» **Required work**
1. From the jobs report commentary, list every period the text names in which the government's increase in employees surpassed the roughly 1 million added over the past 18 months. Include the event given for each.
2. Reproduce the part of the jobs report commentary between "What’s more, 33%" and "St. Louis Fed)", inclusive, without any changes.

» **Provided passage**
- Opening Delimiter -
In the good news bucket (for the economy), US nonfarm payrolls for June increased by 206,000, notably more than the consensus forecast of 191,000.
However, this bucket has a leak. The increase was less than May’s 218,000, which itself was drastically revised downward from the original report of 272,000. Ouch.
The below chart from David Rosenberg shows that, with the exception of the 1986 stretch, consecutive downward revisions have coincided with recessions.
(chart by @EconGuyRosie)
What’s more, 33% (!!) of the jobs added in June came from the government, vs 11% in May. Government jobs surged last month to yet another all-time high, growing by almost three times May’s increase.
(chart via the St. Louis Fed)
In other words, if you take out fiscal stimulus, job creation decelerated much faster than the headline numbers suggest.
And even more worrying, the increase in government jobs not only distorts the employment numbers – it also continues to feed the budget deficit. And since higher deficits require more management, this is starting to feel like a spiral. Over the past 18 months, the government has increased its number of employees by almost 1 million – this has been surpassed only three times in modern history:
1942-3 (WWII)
1966-7 (Vietnam war, creation/expansion of Medicare and other welfare programs)
2000 (market collapse)
(chart via @MBjegovic)
- Closing Delimiter -
» **Data for review**
- Opening Delimiter -
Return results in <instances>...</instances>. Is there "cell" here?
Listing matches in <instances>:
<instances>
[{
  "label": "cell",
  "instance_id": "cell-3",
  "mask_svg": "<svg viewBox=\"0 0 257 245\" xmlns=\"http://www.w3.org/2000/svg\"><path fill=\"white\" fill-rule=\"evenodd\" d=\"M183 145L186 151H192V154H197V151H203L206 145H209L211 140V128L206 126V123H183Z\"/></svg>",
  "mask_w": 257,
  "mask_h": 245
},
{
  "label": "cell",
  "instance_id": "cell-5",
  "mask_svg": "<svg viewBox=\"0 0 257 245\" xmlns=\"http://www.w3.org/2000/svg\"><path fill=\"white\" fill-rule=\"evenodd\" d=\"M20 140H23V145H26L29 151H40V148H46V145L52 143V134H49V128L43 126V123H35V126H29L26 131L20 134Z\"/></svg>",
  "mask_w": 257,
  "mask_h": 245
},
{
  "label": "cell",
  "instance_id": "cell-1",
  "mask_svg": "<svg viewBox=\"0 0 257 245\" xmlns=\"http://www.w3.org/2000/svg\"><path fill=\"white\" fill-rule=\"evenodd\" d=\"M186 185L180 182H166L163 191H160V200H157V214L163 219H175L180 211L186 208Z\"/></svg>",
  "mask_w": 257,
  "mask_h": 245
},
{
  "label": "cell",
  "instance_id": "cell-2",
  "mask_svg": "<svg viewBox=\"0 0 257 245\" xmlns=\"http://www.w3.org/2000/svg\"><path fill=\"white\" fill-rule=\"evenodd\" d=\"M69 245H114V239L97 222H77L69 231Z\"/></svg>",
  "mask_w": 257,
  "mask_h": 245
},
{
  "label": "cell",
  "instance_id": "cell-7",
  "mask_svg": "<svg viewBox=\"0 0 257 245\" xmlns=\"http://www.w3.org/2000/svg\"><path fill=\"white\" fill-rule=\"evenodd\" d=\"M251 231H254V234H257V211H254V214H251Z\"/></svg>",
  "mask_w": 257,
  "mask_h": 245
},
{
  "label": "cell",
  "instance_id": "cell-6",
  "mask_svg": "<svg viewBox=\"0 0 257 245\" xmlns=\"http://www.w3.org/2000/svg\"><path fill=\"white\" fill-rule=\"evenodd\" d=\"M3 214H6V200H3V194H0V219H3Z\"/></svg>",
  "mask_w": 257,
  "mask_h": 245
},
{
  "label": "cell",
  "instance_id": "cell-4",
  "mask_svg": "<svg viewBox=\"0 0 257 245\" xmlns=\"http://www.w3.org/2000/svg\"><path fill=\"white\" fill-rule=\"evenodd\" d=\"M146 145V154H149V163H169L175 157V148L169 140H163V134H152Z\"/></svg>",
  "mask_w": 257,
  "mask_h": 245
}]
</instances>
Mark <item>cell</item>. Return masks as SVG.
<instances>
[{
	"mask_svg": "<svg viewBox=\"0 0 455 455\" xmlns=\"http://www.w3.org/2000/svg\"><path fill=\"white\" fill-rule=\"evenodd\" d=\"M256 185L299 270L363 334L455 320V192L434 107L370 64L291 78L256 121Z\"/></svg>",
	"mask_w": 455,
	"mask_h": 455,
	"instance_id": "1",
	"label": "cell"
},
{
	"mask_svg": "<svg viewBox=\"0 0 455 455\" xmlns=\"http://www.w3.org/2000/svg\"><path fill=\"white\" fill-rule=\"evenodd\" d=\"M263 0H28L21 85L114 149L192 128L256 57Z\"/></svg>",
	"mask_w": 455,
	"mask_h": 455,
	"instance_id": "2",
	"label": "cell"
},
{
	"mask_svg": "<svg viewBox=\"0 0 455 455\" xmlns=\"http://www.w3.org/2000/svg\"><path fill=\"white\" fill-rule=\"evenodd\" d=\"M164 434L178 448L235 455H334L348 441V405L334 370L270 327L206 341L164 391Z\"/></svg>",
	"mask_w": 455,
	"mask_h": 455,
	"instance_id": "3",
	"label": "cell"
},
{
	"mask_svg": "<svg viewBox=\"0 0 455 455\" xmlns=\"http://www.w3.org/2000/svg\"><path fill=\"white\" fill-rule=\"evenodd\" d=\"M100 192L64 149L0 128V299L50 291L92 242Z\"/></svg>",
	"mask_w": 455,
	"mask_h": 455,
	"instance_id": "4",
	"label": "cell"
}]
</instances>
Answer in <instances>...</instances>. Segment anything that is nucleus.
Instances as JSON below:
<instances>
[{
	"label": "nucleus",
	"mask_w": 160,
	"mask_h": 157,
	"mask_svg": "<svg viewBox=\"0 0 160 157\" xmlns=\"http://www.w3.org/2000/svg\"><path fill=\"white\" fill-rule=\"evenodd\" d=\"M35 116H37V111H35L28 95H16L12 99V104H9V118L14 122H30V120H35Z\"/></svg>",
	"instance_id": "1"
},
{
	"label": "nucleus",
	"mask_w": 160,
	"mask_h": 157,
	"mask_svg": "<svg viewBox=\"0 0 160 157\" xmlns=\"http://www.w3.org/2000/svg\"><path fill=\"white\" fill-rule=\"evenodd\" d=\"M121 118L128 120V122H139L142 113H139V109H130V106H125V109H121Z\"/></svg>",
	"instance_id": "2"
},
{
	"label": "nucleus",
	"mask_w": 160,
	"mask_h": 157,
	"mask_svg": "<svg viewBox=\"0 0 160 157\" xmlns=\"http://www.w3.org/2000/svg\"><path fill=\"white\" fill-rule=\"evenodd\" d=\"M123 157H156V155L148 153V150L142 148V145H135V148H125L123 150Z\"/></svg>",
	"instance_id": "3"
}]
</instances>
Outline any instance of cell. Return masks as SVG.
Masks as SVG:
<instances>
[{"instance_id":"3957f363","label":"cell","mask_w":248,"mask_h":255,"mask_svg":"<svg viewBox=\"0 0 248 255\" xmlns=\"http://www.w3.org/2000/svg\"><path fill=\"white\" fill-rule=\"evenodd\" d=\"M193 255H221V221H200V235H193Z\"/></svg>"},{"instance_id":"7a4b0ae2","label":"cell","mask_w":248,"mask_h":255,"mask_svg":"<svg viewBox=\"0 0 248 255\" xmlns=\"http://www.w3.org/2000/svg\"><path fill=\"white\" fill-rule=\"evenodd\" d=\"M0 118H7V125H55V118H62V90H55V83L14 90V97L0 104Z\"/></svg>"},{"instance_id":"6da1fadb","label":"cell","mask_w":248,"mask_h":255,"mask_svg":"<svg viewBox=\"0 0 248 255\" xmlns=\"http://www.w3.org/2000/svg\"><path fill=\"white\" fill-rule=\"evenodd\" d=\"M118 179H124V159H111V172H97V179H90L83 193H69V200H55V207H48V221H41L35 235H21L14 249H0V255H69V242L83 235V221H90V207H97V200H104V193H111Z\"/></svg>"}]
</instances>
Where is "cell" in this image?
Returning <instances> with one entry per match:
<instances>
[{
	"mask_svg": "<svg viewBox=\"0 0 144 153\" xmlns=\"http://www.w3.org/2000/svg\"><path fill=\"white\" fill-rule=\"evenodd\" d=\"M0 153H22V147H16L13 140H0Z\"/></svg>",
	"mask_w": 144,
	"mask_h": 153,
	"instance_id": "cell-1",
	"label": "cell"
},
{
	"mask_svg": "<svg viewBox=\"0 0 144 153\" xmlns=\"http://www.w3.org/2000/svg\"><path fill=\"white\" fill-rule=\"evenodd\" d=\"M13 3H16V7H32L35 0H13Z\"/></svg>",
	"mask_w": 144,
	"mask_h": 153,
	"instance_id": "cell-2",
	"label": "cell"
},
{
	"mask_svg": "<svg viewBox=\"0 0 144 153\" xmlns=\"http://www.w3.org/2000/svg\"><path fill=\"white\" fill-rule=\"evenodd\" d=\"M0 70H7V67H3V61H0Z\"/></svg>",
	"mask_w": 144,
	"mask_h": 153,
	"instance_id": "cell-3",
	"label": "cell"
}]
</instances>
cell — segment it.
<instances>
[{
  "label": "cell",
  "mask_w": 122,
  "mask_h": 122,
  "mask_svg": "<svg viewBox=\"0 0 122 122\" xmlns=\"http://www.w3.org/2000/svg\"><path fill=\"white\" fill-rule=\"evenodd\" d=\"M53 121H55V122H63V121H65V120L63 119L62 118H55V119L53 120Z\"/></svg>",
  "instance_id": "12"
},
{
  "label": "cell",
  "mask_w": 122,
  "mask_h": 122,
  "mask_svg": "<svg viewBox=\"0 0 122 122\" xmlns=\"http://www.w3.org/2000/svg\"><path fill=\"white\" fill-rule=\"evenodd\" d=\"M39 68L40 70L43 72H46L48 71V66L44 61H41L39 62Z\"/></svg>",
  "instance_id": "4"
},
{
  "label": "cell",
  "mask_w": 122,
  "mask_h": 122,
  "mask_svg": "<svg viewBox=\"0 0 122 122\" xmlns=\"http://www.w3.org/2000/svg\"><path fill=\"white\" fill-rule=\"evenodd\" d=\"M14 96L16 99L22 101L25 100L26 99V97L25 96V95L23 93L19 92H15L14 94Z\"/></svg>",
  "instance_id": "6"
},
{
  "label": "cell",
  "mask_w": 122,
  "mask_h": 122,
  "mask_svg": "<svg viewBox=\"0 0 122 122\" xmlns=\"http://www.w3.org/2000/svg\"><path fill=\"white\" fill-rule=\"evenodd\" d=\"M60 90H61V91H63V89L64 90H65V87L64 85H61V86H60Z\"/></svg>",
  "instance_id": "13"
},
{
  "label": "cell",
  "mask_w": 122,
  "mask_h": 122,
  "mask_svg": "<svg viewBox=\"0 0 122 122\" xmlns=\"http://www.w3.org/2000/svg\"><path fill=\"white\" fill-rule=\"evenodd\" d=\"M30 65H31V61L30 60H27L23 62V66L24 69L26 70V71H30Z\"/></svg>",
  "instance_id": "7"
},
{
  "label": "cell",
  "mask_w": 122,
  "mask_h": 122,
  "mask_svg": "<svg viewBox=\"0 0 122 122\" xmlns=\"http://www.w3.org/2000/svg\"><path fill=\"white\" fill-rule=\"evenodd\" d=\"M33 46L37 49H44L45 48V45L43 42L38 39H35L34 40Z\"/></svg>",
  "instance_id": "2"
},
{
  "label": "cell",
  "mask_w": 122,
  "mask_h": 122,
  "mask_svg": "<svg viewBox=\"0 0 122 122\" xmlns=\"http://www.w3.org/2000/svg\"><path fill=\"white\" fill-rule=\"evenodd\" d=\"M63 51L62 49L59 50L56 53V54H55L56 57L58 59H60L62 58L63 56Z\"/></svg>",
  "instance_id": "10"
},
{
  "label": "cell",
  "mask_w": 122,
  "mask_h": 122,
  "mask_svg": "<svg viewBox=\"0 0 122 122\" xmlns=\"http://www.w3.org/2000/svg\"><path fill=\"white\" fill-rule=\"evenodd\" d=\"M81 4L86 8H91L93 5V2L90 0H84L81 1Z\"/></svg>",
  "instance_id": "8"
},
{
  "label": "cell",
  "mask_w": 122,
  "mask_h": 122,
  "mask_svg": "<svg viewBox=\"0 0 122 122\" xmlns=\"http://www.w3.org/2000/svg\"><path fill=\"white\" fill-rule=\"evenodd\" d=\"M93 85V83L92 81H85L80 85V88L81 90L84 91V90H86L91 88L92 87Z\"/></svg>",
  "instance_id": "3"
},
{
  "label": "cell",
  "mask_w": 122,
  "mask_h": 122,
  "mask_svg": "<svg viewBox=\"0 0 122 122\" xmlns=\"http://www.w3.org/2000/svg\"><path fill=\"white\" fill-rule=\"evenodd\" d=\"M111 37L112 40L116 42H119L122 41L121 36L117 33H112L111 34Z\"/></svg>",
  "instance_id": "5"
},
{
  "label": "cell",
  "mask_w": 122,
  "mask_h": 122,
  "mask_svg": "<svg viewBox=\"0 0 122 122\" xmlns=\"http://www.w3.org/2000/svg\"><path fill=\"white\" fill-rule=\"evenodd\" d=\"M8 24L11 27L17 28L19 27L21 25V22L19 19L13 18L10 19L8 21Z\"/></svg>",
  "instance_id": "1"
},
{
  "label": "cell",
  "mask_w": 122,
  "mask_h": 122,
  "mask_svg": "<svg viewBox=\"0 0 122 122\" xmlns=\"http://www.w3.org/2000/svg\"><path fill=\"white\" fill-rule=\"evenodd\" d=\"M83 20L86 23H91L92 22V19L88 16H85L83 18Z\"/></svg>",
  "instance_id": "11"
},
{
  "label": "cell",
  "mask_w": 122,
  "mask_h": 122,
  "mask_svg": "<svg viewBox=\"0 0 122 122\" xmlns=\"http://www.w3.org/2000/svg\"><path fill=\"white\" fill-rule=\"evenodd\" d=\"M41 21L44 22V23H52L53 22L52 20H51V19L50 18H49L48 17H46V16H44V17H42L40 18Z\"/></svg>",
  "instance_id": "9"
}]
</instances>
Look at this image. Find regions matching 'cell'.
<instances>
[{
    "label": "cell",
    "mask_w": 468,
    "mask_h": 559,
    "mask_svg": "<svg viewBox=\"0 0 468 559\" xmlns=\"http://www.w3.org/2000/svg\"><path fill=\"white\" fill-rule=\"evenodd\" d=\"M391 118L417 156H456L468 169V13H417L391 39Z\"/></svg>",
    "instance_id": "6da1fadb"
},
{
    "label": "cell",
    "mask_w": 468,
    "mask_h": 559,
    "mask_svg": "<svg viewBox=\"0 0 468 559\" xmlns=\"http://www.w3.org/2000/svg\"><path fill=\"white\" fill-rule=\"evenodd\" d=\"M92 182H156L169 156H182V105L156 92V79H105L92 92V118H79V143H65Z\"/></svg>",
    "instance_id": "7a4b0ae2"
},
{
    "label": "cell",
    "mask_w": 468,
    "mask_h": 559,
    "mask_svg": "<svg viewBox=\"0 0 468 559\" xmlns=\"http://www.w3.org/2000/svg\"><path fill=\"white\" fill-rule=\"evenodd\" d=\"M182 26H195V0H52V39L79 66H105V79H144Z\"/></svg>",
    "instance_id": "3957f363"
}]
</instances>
- Closing Delimiter -
» **Answers given**
1.
1942-3 (WWII)
1966-7 (Vietnam war, creation/expansion of Medicare and other welfare programs)
2000 (market collapse)

2.
What’s more, 33% (!!) of the jobs added in June came from the government, vs 11% in May. Government jobs surged last month to yet another all-time high, growing by almost three times May’s increase.
(chart via the St. Louis Fed)